Data rows.

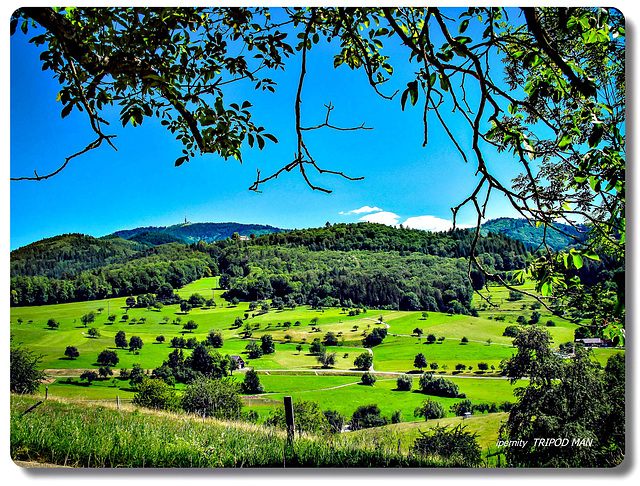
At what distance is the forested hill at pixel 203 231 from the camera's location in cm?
404

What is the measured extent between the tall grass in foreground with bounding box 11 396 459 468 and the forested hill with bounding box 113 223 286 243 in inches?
70.8

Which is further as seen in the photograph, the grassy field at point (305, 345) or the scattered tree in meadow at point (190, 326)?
the scattered tree in meadow at point (190, 326)

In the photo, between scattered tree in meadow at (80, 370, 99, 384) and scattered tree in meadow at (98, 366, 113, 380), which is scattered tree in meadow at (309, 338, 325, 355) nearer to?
scattered tree in meadow at (98, 366, 113, 380)

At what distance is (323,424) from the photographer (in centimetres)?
355

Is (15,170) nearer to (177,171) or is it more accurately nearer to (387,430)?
(177,171)

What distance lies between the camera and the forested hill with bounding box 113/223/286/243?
4.04 m

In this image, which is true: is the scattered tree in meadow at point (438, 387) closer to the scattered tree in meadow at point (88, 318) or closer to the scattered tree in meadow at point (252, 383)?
the scattered tree in meadow at point (252, 383)

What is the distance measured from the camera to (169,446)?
116 inches

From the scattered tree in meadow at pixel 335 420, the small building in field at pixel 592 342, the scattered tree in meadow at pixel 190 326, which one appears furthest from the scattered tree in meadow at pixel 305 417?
the small building in field at pixel 592 342

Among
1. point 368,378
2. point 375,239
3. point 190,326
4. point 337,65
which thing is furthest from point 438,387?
point 337,65

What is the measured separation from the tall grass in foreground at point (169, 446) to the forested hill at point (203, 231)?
1.80 meters

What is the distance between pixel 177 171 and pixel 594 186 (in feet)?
11.6

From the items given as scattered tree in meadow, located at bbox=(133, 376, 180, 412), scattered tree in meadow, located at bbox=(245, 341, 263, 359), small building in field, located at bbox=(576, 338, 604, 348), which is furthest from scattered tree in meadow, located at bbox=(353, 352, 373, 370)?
small building in field, located at bbox=(576, 338, 604, 348)
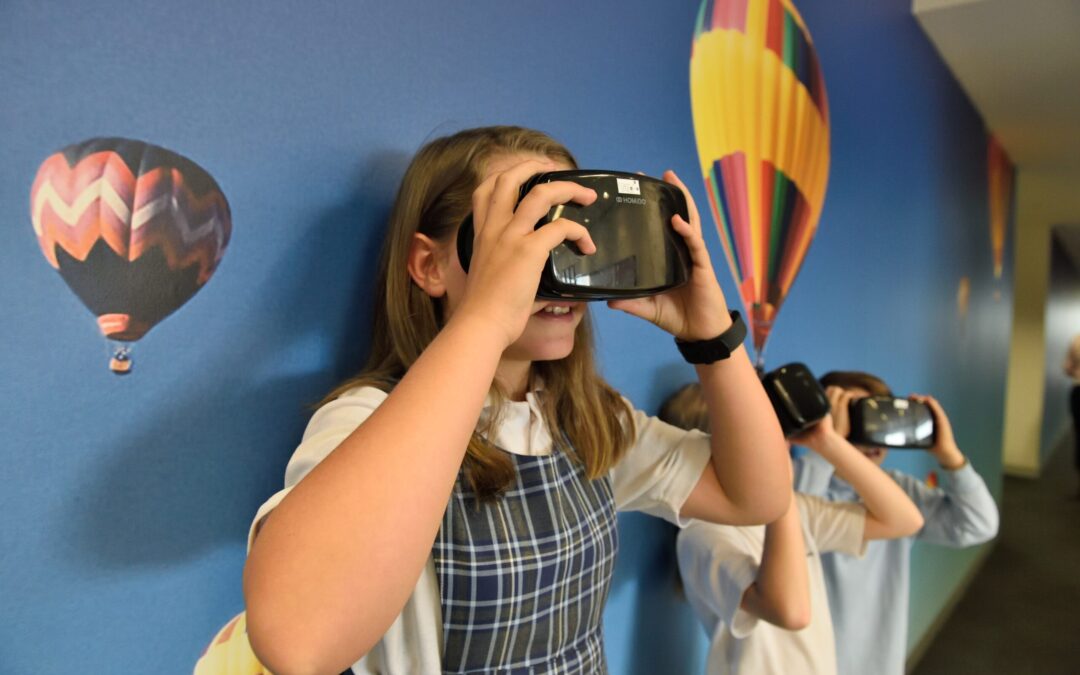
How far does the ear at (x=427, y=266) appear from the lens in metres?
0.62

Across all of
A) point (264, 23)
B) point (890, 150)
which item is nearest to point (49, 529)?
point (264, 23)

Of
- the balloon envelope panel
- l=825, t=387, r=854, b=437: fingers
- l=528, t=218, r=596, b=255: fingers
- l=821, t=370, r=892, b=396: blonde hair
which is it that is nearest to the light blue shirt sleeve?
l=821, t=370, r=892, b=396: blonde hair

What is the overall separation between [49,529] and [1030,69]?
118 inches

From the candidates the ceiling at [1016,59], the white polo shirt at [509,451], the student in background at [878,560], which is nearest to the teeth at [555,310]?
the white polo shirt at [509,451]

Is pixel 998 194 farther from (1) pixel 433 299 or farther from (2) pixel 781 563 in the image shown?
(1) pixel 433 299

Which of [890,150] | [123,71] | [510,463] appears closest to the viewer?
[123,71]

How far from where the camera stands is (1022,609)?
9.73ft

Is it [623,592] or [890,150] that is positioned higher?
[890,150]

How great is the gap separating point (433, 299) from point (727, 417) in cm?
29

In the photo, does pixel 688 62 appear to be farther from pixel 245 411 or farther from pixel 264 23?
pixel 245 411

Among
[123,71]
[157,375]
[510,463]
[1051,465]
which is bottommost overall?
[1051,465]

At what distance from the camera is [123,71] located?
1.62ft

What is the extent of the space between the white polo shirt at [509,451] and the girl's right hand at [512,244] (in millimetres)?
130

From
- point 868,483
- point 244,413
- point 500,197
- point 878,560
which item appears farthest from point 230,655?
point 878,560
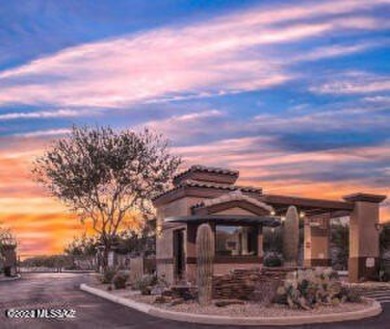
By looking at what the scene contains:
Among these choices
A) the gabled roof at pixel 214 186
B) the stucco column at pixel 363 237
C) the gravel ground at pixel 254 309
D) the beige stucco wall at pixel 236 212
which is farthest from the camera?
the stucco column at pixel 363 237

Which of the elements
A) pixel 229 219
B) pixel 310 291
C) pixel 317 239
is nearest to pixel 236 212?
pixel 229 219

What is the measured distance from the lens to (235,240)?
30156 mm

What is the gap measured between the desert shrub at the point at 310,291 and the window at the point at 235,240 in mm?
7623

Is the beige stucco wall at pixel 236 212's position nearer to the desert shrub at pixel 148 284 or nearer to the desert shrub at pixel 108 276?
the desert shrub at pixel 148 284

Job. Find every line in the records above that contains the word "lens", matching case, and copy each of those lines in full.

Exercise response.
How far does the ear at (x=427, y=266) appear from the lens in metres?
What is the measured distance from the lens to (235,240)?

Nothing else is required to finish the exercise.